_Required action:_ Take the line that contains "Standing vote fraction: 25%." in the data below and each line after it, through the last, and repeat them unchanged.

_Extracted information:_
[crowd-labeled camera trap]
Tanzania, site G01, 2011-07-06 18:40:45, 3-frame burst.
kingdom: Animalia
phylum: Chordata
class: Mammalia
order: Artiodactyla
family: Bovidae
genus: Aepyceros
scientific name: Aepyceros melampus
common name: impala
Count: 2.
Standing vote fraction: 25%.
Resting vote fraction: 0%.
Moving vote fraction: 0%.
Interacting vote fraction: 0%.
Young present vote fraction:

_Exercise response:_
Standing vote fraction: 25%.
Resting vote fraction: 0%.
Moving vote fraction: 0%.
Interacting vote fraction: 0%.
Young present vote fraction:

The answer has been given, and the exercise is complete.